ProteonX Tier-1: what the engine has already done
Tier-1 benchmarks are run with the full safety pipeline
switched on: external vaults, Guardian policy, core verification
and the append-only journal writer all active.
- 20,000 operations → ≈82–83k fully verified ops/sec.
- 100,000 operations → ≈86k fully verified ops/sec.
- 1,000,000 operations → ≈92.4k fully verified ops/sec.
- 5,000,000 operations → ≈93.1k fully verified ops/sec.
- 10,000,000 operations → ≈92.6k fully verified ops/sec (sustained).
In plain words: multi-million, end-to-end throughput in the
≈170–190k+ fully settled ops/sec range today, with all checks
turned on.

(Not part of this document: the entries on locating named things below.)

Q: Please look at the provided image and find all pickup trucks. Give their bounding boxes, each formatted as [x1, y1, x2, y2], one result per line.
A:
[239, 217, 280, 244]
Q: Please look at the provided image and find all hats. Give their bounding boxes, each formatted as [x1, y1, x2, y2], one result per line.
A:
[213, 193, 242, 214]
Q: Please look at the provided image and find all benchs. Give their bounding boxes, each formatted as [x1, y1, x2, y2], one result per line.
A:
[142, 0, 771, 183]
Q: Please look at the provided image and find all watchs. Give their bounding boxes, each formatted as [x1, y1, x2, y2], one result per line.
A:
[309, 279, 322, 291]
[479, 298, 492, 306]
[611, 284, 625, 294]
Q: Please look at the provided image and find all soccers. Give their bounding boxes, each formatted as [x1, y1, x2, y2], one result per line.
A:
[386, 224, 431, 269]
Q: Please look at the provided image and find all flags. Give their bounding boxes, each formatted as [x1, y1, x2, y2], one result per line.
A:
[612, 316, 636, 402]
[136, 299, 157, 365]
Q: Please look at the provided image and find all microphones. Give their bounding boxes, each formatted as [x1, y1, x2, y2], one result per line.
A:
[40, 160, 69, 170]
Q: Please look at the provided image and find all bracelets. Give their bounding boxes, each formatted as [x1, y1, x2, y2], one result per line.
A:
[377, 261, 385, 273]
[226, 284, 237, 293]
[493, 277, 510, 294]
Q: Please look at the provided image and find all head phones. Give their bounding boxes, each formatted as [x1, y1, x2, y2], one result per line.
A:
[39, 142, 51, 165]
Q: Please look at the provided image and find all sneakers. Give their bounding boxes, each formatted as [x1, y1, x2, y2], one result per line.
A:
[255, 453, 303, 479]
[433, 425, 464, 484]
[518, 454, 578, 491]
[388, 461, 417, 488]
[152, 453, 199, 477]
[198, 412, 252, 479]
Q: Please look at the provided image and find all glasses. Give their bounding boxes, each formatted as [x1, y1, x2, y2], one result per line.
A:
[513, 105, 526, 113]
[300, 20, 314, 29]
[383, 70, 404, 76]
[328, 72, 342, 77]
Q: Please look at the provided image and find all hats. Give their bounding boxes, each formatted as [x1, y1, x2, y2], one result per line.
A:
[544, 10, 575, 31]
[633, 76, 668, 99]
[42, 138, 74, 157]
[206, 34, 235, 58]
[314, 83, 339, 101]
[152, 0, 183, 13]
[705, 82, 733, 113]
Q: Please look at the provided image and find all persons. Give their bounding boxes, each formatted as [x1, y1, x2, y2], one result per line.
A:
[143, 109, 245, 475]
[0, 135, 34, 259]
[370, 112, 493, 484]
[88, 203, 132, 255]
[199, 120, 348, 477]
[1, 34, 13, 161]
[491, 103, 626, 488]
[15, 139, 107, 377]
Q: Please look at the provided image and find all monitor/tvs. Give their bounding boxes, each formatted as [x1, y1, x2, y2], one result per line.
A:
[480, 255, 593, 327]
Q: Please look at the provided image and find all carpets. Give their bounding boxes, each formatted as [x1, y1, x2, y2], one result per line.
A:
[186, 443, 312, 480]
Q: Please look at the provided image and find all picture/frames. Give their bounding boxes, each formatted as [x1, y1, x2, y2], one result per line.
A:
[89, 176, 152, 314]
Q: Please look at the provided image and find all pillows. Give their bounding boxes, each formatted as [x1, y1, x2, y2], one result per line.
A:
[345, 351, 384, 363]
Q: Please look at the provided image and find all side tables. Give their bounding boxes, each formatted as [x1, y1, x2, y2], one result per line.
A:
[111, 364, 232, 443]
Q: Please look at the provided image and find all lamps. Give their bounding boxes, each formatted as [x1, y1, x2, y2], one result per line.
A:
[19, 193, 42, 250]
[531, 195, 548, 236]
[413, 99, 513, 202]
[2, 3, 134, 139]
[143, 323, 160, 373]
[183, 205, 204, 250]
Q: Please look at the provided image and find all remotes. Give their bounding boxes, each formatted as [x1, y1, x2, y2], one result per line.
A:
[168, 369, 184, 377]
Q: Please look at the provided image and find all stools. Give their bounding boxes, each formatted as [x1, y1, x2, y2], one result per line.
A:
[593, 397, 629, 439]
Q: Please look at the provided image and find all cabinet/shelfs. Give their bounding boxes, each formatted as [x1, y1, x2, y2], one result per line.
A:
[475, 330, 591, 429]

The next step is simple: push this into the
1,000,000+ fully verified & journaled ops/sec
band.
In internal engine-only microbenchmarks (core logic in
isolation, without vaults, Guardian or journal calls), parts of the
ProteonX engine have already pushed beyond
540,000,000+ operations per second on this hardware.
We treat those as engineering headroom, not marketing TPS –
the public figures stay anchored on the full Tier-1 pipeline numbers above.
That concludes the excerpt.